• [課題の目的]:
赤色価格効果に関するコラムを読み、次の問いに答えてください。
1. 赤色で強調された割引価格が、黒色の場合と比べて顧客のお得感を高めることがある現象は、何と呼ばれていますか。
2. バーゲンセールの値札には、何色が用いられる傾向にありますか。
3. 欧米の研究者が明らかにしたところでは、赤色価格効果があるのは男性と女性のどちらですか。

• [提示文]:
駒澤大学

コマザ・話ールド

学部・学科の学びにまつわるコラムを紹介します。身近な疑問を分かりやすく解説!各学問への好奇心が高まります!

経営学部

赤色の価格をみるとお得感が増す?
経営学部

赤色で強調された割引価格は、黒色の場合と比べて顧客のお得感を高める場合があります。これは赤色価格効果と呼ばれています。
例えば、バーゲンセールの値札といえば、赤色が用いられる傾向にありますが、これは赤色価格効果を狙ったものと考えられます。バーゲンセールといえば、両手にたくさんの買い物袋を持った女性客を思い浮かべるかもしれませんが、これは女性客が赤色価格効果によってお得感を感じた結果なのでしょうか。答えは少し違います。
数年前に欧米の研究者が、価格を赤色にしてお得感を感じる(赤色価格効果がある)のは男性だけであって、女性ではないことを明らかにしました。つまり、小売店舗は女性客にお得感を感じてもらうためにわざわざ価格を赤色にしてきたのですが、それはほとんど女性には効果のないことだったということです。また別の見方をすれば、男性目線の販売方法が長きに渡って採用され続けてきた可能性が高いともいえるでしょう。しかし、「このやり方で今までうまくいったじゃないか」という意見もあるでしょうし、「この欧米の研究が日本人にも当てはまるのか」といった疑問は尽きることはありません。謎は深まるばかりです。

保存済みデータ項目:
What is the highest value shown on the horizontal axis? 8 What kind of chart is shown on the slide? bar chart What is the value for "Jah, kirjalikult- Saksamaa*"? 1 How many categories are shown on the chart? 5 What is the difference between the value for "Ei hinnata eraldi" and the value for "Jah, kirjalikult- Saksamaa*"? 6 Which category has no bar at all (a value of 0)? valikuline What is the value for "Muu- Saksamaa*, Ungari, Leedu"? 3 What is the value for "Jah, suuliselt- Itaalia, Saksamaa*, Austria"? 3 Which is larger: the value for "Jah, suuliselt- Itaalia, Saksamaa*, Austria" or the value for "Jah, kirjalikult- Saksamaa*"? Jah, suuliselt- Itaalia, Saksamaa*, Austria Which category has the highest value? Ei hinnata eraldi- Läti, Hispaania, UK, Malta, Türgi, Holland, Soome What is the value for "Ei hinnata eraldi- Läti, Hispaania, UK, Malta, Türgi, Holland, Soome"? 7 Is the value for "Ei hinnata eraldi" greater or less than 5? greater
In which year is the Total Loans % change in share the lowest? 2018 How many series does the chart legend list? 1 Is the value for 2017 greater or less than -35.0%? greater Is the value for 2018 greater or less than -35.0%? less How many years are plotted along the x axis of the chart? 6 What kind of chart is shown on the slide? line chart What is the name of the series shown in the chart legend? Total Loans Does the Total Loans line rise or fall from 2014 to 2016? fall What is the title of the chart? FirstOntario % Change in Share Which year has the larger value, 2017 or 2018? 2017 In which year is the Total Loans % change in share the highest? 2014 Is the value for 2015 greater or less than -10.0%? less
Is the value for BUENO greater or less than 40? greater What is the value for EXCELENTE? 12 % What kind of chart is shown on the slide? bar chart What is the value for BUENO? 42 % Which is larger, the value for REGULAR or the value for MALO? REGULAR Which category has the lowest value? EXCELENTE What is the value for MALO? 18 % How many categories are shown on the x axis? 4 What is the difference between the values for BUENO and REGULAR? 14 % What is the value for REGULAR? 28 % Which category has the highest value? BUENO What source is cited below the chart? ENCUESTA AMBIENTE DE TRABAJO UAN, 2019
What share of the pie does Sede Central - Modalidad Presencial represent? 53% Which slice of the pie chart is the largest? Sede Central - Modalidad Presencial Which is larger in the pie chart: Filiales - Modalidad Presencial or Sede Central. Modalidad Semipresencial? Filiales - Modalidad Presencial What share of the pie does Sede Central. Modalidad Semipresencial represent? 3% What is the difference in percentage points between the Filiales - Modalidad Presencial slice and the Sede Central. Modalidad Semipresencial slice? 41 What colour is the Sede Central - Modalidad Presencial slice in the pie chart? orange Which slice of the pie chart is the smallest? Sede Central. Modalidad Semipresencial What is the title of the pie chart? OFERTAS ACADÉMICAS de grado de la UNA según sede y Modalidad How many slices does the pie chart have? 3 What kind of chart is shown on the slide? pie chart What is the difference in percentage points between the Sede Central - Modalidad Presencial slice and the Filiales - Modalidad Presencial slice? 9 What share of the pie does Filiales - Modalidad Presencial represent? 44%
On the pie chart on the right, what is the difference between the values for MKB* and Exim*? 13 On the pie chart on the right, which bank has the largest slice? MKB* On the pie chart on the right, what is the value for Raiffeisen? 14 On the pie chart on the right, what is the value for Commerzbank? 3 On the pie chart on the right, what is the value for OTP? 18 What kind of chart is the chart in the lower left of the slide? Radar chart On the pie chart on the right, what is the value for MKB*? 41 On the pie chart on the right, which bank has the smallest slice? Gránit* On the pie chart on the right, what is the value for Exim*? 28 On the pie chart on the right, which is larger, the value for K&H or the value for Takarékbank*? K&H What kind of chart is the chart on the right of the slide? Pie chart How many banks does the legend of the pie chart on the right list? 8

• [解答]:
1. 赤色価格効果と呼ばれています。
2. 赤色が用いられる傾向にあります。
3. 男性だけで、女性にはありません。